BEGIN LISTED RECORDS
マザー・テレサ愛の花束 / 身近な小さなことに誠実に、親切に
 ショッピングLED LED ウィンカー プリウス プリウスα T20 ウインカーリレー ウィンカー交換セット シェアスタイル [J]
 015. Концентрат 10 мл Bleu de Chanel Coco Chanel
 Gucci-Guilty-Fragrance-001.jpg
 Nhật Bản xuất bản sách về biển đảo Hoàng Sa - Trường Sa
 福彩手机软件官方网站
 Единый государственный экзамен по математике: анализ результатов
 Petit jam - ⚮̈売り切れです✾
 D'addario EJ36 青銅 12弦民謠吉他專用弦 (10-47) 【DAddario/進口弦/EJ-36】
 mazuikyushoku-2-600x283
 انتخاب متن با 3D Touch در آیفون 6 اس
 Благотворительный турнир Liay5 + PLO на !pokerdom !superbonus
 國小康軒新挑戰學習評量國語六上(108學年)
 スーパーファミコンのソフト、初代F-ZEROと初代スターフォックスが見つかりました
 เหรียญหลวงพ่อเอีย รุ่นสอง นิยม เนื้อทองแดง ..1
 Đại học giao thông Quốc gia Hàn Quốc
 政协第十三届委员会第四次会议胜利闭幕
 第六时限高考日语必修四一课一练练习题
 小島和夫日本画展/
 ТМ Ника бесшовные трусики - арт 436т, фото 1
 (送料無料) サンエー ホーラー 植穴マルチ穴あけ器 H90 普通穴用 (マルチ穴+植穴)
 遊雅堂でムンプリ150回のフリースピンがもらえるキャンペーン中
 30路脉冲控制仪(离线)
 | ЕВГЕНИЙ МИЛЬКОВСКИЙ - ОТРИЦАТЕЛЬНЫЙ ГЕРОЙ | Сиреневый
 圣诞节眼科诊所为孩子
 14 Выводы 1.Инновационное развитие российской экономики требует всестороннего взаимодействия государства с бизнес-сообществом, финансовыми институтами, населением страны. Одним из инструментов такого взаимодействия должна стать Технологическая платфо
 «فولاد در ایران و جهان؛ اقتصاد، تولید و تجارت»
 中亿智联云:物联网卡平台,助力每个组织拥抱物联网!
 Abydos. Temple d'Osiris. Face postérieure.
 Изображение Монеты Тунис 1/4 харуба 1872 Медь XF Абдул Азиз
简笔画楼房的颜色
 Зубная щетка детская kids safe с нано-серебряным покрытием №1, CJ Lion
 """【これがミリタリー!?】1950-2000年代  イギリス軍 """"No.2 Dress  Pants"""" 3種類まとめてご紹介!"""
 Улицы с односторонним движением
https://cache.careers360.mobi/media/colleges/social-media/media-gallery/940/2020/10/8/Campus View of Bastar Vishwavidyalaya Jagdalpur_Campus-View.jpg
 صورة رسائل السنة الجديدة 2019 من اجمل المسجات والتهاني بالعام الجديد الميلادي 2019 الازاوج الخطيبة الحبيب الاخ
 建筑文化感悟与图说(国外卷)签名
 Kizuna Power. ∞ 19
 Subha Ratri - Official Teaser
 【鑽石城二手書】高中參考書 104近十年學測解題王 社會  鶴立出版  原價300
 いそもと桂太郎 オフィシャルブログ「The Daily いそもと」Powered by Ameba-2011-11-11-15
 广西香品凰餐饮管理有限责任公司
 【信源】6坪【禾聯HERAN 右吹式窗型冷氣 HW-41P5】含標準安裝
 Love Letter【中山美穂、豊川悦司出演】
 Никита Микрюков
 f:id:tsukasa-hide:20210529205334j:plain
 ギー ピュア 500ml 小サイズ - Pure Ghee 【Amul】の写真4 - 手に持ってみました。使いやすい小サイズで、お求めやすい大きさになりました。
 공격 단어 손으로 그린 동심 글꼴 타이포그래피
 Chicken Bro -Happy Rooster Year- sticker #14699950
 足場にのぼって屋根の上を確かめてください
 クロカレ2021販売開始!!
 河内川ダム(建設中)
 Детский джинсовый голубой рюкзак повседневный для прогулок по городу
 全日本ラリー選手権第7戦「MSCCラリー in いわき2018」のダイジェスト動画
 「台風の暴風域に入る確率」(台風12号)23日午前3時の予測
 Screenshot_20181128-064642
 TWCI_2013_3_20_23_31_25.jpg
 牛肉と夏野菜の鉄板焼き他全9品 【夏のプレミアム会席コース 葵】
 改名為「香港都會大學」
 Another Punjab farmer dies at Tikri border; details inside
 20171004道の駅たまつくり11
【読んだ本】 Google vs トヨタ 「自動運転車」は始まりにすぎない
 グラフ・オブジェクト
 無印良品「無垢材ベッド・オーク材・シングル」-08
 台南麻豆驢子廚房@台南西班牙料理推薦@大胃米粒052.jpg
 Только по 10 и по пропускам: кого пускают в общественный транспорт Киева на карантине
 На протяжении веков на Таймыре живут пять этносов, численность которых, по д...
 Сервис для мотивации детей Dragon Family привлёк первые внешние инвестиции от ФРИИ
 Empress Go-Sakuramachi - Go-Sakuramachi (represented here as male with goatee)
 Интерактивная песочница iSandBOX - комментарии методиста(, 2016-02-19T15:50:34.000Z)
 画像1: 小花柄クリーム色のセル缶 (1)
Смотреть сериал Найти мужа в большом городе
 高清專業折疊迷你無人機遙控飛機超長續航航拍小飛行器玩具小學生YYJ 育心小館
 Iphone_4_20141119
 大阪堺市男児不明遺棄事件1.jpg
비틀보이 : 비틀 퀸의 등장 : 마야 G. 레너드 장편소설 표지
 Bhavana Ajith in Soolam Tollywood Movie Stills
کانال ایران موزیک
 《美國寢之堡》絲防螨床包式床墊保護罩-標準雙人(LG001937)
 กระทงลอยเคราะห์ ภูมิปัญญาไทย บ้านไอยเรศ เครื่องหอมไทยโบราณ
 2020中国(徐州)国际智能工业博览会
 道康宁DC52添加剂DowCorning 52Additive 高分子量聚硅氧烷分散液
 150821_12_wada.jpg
END LISTED RECORDS
WHAT NEEDS TO BE DONE:
In the records above, return precisely the line containing "Bhavana Ajith in" and each line that comes after it, up to the final one.

ANSWER:
 Bhavana Ajith in Soolam Tollywood Movie Stills
کانال ایران موزیک
 《美國寢之堡》絲防螨床包式床墊保護罩-標準雙人(LG001937)
 กระทงลอยเคราะห์ ภูมิปัญญาไทย บ้านไอยเรศ เครื่องหอมไทยโบราณ
 2020中国(徐州)国际智能工业博览会
 道康宁DC52添加剂DowCorning 52Additive 高分子量聚硅氧烷分散液
 150821_12_wada.jpg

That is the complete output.